Cup squabble settled — for now at least
It appears the America’s Cup will be in Valencia, Spain, in February — not the Persian Gulf or Australia. And, as if racing a 90-foot trimaran equipped with diesel-powered winches and water ballast system weren’t radical enough, BMW Oracle Racing might be powering its trimaran with a 190-foot-tall rigid wing.
BMW Oracle (BOR) unveiled the carbon fiber wing Nov. 8, a few days after snapping its $10 million carbon mast in moderate winds and flat seas off Point Loma, Calif. Designed with flaps, the rigid wing is 80 percent larger than that of a 747 airliner, 47 feet longer than the wing on an Airbus, the team says.
“A wing of this scale has never been built for a boat,” BOR said in a press release after their first short sea trial with the wing in November off San Diego.
BOR planned to test the radical rig through November as it prepares to meet Alinghi in the 33rd America’s Cup, which appears will be a best-of-three series Feb. 8-12, weather permitting.

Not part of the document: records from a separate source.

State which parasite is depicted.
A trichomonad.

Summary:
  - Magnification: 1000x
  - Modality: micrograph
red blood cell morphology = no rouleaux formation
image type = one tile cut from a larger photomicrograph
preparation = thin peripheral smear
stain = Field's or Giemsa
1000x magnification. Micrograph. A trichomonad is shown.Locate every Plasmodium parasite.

If the weather is bad (and the notice defines that as anything more than 15 knots of wind or 3.3-foot waves), the teams will have from Feb. 15-25 to race, according to the Notice of Race, which Alinghi published Nov. 10 after a weekend of negotiations about the venue.

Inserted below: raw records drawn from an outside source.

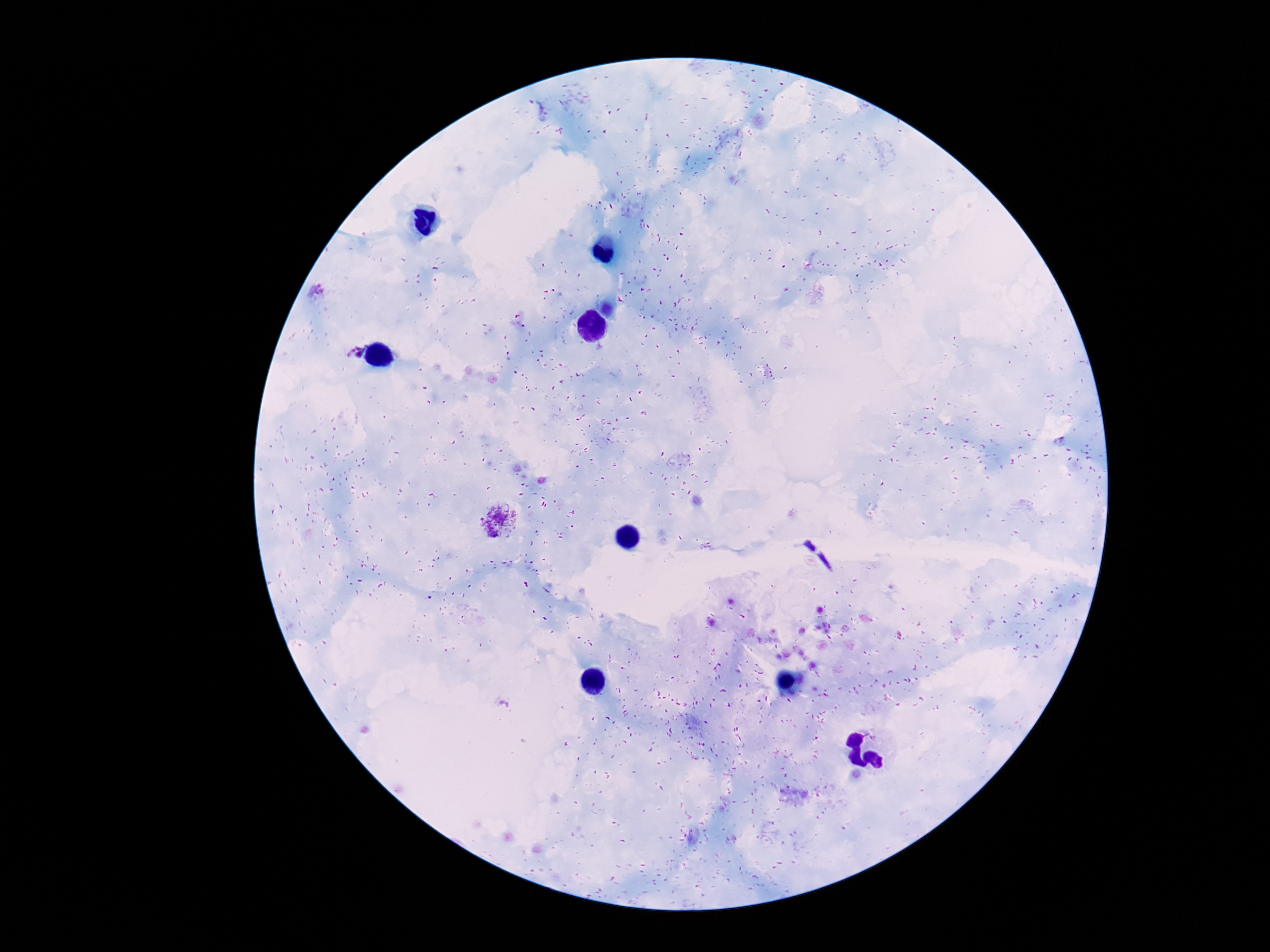

Approximate object centers, in pixels from the top-left corner.
Plasmodium parasites: (x=352, y=350), (x=501, y=521).

patient malaria status = positive
capture = smartphone camera through the microscope eyepiece
stain = Giemsa
field of view = single
magnification = 100x
preparation = thick blood smear
image size = 1270×952 pixels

But like a prospectus, most forward-looking statements about the 33rd Cup must be couched in “mights” and “maybes” because in the battle of the billionaires — BOR’s Larry Ellison, the challenger, and Alinghi’s Ernesto Bertarelli, the defender — literally every move to lay the groundwork for the next Cup has been grist for litigation in this grudge match between the two antagonists.
Following the weekend negotiations, the two camps issued press releases confirming they had agreed on Valencia in February for the regatta after 28 months of sparring in the courts over venue and rules and who should be the challenger of record (Golden Gate Yacht Club or Nautico Espanol de Vela).

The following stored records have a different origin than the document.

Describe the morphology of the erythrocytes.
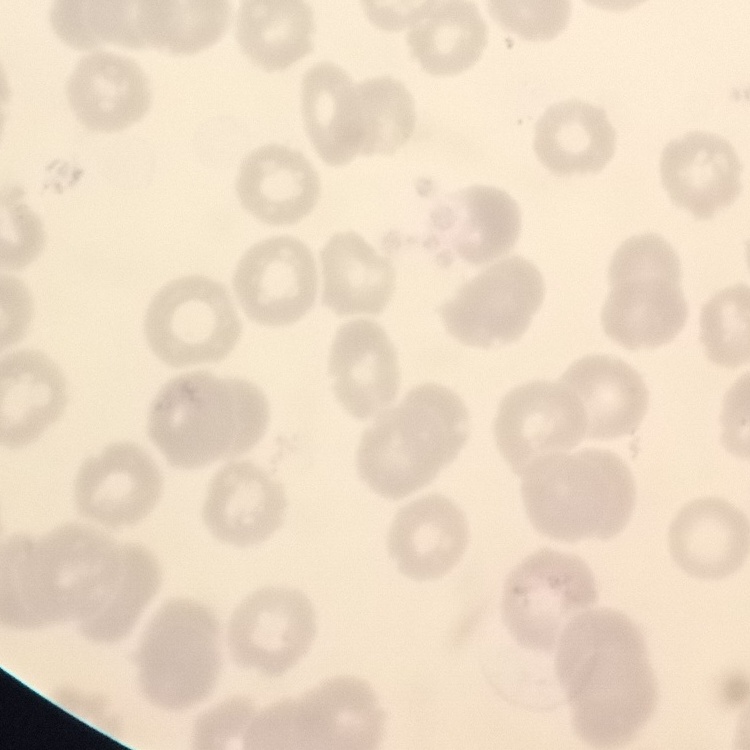
They show no rouleaux formation.

Summary:
  - Image type: square crop of a larger photomicrograph
  - Preparation: thin blood smear
  - Stain: Field's or GiemsaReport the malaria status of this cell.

Alinghi wanted to race off Ras al-Khaimah in the United Arab Emirates, but a New York Court said the Cup either has to be in Valencia in February — to comply with an earlier court ruling — or in the southern hemisphere, to comply with the Deed of Gift, which says winter racing must be south of the equator.
After the court rejected Ras al-Khaimah, Alinghi proposed Proserpine/Airlie Beach and Townsville in Australia as venues where weather conditions are “more suitable” than Valencia in February, but BOR has said that Valencia — site of the last Cup — is ready to accommodate the teams. Any other location would require further delays to prepare the team bases.
The Cup is not out of the legal thicket yet. At press time Alinghi’s appeal of the judges’ ruling against racing in Ras al-Khaimah was still pending, as was a motion by the Golden Gate Yacht Club, BOR’s club sponsor, to remove Société Nautique de Geneve, Alinghi’s club, as the Cup trustee for breach of fiduciary duty. Essentially, BOR alleges Alinghi has undermined the Cup by trying to manipulate it for its own exclusive benefit. The report of a panel of sailing experts assembled by the court to examine the rules that Alinghi has proposed is still out. Alinghi also still had its offer of an Australian venue on the table for negotiation.
Despite the morass of litigation, the Cup is drawing interest, mainly because of the size and power of the boats. They are behemoths — both of carbon fiber. Challenger BOR has built a 90-by-90 trimaran, defender Alinghi a 90-foot catamaran.